Right now Sini’s boat is drifting on the wake, floating away from the jetty as the Mikhail Ulyanov comes in. It’s nearly docked now. She can see the faces of the Russian crew leaning over the railings and staring down at her. If she’s going to jump, it has to be now.

She throws herself forward, for a split second she’s hanging in the air then she crashes into the water. The cold is paralysing, she sinks below the surface but her life jacket lifts her, she gasps for air, shakes her head then kicks her legs. Back on the RHIB, Phil rolls his eyes. Everything inside him is saying, oh shit, now you have to jump as well. He hates swimming and he’s got all this kit strapped to him. ‘But I can see the ship, that big bastard ship, it’s so close and if we can get to the jetty we stand a real chance of stopping it. And Sini was already swimming for it.’ He coughs into his hand and steps up onto the side of the RHIB. ‘And I just did it. I threw myself in.’

The police take a moment to notice what’s happening, but the cops on the jetty don’t move and the boats in the water are too far away to reach them. Sini turns her head and looks back and sees Phil swimming behind her. And the other climbers are launching themselves into the sea as well. A moment later they’re all in the water, kicking hard, six of them, all weighed down with kit but getting closer. Then Sini reaches out and grabs the bottom rung of the ladder and hauls herself up.

Faiza is watching from the deck of the Argus, but the huge hull of the Mikhail Ulyanov is blocking her view and she can’t see what’s happening. Then her phone rings. It’s the team on the jetty. They tell her they’re hanging from the ladder, stopping that tanker from unloading its cargo of Arctic oil.

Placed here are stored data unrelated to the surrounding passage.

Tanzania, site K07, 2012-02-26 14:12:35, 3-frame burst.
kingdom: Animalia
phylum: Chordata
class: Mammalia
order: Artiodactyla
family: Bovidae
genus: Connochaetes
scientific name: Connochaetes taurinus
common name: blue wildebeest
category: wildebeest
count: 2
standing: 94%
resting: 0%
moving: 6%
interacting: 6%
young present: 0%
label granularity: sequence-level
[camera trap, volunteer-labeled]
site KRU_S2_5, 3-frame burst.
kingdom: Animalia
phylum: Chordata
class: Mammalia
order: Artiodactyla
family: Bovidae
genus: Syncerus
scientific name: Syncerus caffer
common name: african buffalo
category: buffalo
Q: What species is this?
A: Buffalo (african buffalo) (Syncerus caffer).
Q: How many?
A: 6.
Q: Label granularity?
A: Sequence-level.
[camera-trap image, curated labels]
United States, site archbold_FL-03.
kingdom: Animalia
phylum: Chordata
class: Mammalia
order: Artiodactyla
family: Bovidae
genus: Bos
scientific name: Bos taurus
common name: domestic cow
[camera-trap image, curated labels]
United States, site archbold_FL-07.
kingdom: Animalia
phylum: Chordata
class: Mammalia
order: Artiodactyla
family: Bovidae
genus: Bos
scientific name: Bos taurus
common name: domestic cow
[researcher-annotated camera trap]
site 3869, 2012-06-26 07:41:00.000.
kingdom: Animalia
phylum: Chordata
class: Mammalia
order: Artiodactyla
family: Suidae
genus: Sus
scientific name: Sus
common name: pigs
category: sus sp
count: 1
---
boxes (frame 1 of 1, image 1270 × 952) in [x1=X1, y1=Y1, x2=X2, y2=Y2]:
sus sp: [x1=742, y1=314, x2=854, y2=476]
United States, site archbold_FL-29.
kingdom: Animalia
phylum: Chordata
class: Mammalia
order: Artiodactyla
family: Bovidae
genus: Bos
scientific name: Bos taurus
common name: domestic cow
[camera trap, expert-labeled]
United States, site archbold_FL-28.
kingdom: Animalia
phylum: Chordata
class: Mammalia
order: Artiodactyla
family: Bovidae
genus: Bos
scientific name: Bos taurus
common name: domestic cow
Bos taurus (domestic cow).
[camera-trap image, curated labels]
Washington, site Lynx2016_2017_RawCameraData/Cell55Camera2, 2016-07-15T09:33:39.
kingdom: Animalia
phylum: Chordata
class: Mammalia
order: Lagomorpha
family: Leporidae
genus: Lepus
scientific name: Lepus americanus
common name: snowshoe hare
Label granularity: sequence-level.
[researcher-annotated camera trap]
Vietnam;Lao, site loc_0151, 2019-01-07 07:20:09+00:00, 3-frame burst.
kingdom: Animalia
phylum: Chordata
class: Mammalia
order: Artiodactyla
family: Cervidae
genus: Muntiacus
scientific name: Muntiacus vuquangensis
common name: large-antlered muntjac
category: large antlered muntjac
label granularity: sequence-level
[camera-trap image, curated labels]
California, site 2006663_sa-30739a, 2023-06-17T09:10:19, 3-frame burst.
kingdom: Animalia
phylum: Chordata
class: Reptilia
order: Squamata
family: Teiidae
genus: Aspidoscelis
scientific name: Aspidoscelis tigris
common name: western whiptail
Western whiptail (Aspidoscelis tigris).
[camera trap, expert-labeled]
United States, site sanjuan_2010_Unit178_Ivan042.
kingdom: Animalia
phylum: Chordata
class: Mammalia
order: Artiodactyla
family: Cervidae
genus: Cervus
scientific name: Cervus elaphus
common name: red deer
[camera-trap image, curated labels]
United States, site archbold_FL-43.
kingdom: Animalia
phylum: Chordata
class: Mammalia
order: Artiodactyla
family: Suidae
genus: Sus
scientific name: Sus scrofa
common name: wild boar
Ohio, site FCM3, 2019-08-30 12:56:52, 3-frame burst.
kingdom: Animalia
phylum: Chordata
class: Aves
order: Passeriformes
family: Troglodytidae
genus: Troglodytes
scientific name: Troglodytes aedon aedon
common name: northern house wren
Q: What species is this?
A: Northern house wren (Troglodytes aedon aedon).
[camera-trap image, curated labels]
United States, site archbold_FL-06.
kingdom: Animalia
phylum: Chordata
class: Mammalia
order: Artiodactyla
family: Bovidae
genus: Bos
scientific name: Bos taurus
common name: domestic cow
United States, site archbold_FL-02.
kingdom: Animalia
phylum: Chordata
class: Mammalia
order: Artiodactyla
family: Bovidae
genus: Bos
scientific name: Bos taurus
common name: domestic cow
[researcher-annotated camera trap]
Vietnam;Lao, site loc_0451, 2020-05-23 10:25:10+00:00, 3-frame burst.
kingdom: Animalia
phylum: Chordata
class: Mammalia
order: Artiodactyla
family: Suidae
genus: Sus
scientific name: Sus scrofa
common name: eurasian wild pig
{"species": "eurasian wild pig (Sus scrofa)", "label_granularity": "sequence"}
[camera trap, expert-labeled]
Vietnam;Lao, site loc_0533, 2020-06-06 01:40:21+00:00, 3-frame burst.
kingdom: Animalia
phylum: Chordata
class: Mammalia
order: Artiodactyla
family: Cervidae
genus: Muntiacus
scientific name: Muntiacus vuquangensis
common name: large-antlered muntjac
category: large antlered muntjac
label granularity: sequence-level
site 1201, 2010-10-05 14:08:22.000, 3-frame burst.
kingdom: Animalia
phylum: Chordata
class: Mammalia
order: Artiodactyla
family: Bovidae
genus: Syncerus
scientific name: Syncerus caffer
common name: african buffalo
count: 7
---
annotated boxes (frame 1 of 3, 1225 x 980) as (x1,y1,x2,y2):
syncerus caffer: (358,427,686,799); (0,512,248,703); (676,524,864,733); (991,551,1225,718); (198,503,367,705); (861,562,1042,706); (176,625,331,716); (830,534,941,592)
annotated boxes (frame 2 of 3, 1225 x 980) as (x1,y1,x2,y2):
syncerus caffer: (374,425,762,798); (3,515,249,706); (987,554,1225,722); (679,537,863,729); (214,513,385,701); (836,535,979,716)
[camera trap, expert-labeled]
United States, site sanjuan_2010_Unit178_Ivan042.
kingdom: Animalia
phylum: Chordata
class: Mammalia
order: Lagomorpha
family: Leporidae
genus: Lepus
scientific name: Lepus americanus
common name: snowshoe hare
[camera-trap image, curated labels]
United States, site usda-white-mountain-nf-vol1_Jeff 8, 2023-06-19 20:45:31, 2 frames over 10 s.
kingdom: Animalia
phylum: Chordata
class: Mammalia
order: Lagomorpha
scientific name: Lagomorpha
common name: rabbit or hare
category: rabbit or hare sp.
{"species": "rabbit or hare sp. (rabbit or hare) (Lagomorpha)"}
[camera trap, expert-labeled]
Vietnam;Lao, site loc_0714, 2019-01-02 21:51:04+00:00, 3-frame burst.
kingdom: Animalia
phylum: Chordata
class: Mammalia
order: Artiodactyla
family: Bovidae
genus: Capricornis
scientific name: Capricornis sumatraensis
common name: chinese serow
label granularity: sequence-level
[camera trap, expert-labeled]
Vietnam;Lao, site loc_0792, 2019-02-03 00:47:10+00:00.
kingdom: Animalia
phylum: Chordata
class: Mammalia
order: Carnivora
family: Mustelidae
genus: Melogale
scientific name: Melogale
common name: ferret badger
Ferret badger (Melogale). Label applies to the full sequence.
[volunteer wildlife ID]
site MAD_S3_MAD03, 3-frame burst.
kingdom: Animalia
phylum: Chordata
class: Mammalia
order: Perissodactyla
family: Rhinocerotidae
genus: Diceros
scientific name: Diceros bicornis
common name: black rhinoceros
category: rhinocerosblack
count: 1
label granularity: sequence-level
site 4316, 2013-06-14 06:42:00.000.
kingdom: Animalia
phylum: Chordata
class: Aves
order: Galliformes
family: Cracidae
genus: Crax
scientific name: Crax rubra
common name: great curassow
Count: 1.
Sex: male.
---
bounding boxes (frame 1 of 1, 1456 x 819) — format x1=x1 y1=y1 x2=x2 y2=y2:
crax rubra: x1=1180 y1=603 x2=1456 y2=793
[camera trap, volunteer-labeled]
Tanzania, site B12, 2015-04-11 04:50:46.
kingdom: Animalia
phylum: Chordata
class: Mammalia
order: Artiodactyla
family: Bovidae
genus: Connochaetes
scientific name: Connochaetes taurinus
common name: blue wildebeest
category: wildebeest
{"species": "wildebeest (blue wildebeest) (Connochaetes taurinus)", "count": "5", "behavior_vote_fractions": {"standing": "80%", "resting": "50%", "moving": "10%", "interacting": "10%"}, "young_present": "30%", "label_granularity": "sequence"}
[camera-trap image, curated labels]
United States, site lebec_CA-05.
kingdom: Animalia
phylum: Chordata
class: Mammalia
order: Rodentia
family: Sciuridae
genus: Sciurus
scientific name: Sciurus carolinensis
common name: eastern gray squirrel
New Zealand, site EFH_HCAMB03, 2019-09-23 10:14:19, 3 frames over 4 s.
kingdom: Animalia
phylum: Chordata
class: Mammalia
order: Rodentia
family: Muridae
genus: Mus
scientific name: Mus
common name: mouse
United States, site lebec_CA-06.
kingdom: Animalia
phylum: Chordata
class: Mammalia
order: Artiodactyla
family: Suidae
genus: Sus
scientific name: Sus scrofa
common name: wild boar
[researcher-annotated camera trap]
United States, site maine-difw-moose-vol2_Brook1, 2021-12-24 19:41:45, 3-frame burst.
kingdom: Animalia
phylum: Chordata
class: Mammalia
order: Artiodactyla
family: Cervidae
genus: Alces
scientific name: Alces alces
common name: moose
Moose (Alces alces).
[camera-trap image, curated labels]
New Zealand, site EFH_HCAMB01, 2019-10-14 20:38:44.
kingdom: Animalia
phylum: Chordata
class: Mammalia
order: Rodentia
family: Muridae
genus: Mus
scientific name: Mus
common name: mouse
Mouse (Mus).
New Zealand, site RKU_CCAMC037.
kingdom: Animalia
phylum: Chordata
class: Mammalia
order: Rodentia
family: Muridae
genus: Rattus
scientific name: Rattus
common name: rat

‘For me it was very logical,’ Sini remembers. ‘The issue hadn’t changed, it was the same fucking dirty oil, why wouldn’t I protest against it? They’d started drilling and this was the first oil coming from that platform. My motivations hadn’t changed in jail, if anything they’d become stronger. So in the end, whether or not I’d jump, I guess it wasn’t really a question.’

AUTHOR’S NOTE

In September 2013 I took a phone call from Mads Christensen, at the end of which he asked me to lead the international media team pushing for the release of the Arctic 30.

‘We need to make them famous,’ he said. Then he hung up.

I lowered the phone and wondered if I’d actually agreed to take the job. I didn’t say I wouldn’t do it, so I guessed that meant I was doing it. Suffering as I do from acute imposter syndrome, I thought momentarily about calling him back and politely declining the offer, but I knew half the people in jail and some of them were good friends. I’d climbed power station chimneys with them and broken into polluting factories at their side. I’d sailed to Greenland with Iain Rogers, Colin Russell and Mannes Ubels. I was slated to join the Sunrise on its mission to the Russian Arctic, but my boss wouldn’t let me go and Alex went instead. It could have been me in that Russian prison cell.